Magnetoresistive RAM stores data in magnetic storage elements called magnetic tunnel junctions (MTJs). The first generation of MRAM, such as Everspin Technologies' 4 Mbit, utilized field-induced writing. The second generation is developed mainly through two approaches: Thermal-assisted switching (TAS) which is being developed by Crocus Technology, and Spin-transfer torque (STT) which Crocus, Hynix, IBM, and several other companies are developing.

=== Phase-change Memory (PCM) ===

Phase-change memory stores data in chalcogenide glass, which can reversibly change the phase between the amorphous and the crystalline state, accomplished by heating and cooling the glass. The crystalline state has low resistance, and the amorphous phase has high resistance, which allows currents to be switched ON and OFF to represent digital 1 and 0 states.

===FeFET memory===
FeFET memory uses a transistor with ferroelectric material to permanently retain state.

===RRAM memory===

RRAM (ReRAM) works by changing the resistance across a dielectric solid-state material, often referred to as a memristor. ReRAM involves generating defects in a thin oxide layer, known as oxygen vacancies (oxide bond locations where the oxygen has been removed), which can subsequently charge and drift under an electric field. The motion of oxygen ions and vacancies in the oxide would be analogous to the motion of electrons and holes in a semiconductor.

Although ReRAM was initially seen as a replacement technology for flash memory, the cost and performance benefits of ReRAM have not been enough for companies to proceed with the replacement. Apparently, a broad range of materials can be used for ReRAM. However, the discovery that the popular high-κ gate dielectric HfO_{2} can be used as a low-voltage ReRAM has encouraged researchers to investigate more possibilities.

== Mechanically addressed systems ==

Mechanically addressed systems use a recording head to read and write on a designated storage medium. Since the access time depends on the physical location of the data on the device, mechanically addressed systems may be sequential access. For example, magnetic tape stores data as a sequence of bits on a long tape; transporting the tape past the recording head is required to access any part of the storage. Tape media can be removed from the drive and stored, giving indefinite capacity at the cost of the time required to retrieve a dismounted tape.

Hard disk drives use a rotating magnetic disk to store data; access time is longer than for semiconductor memory, but the cost per stored data bit is very low, and they provide random access to any location on the disk. Formerly, removable disk packs were common, allowing storage capacity to be expanded. Optical discs store data by altering a pigment layer on a plastic disk and are similarly random access. Read-only and read-write versions are available; removable media again allows indefinite expansion, and some automated systems (e.g., optical jukebox) were used to retrieve and mount disks under direct program control.

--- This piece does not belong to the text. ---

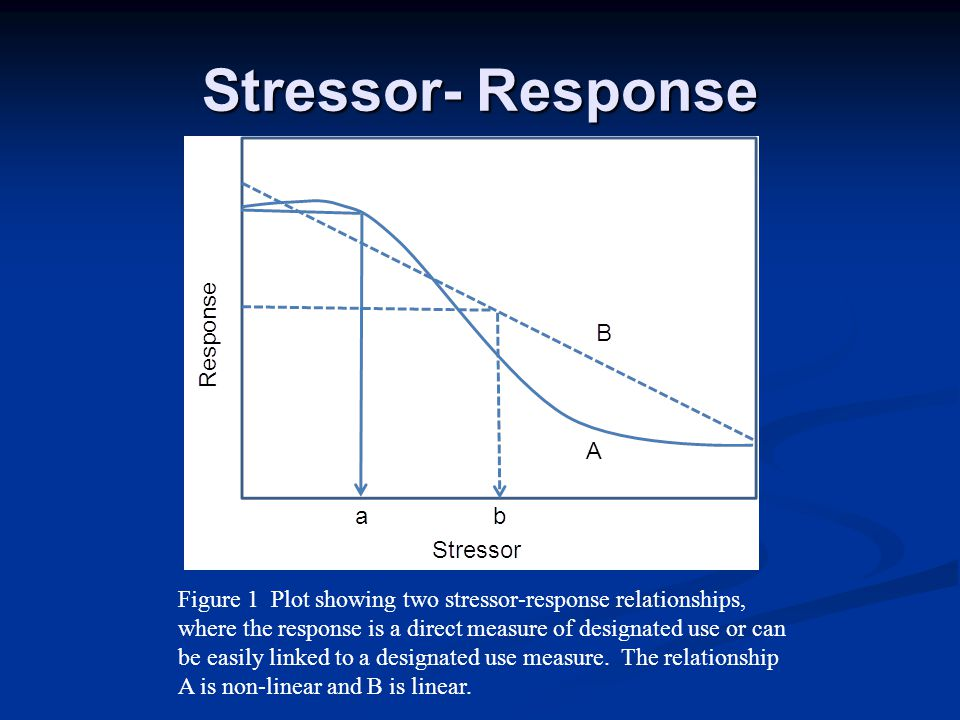 Stressor- Response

Domain-wall memory (DWM) stores data in a magnetic tunnel junctions (MTJs), which works by controlling domain wall (DW) motion in ferromagnetic nanowires.

== Organic ==

Thinfilm produces rewriteable non-volatile organic ferroelectric memory based on ferroelectric polymers. Thinfilm successfully demonstrated roll-to-roll printed memories in 2009. In Thinfilm's organic memory the ferroelectric polymer is sandwiched between two sets of electrodes in a passive matrix. Each crossing of metal lines is a ferroelectric capacitor and defines a memory cell.

==Non-volatile main memory==
Non-volatile main memory (NVMM) is primary storage with non-volatile attributes. This application of non-volatile memory presents security challenges. NVDIMM is one example of the non-volatile main memory.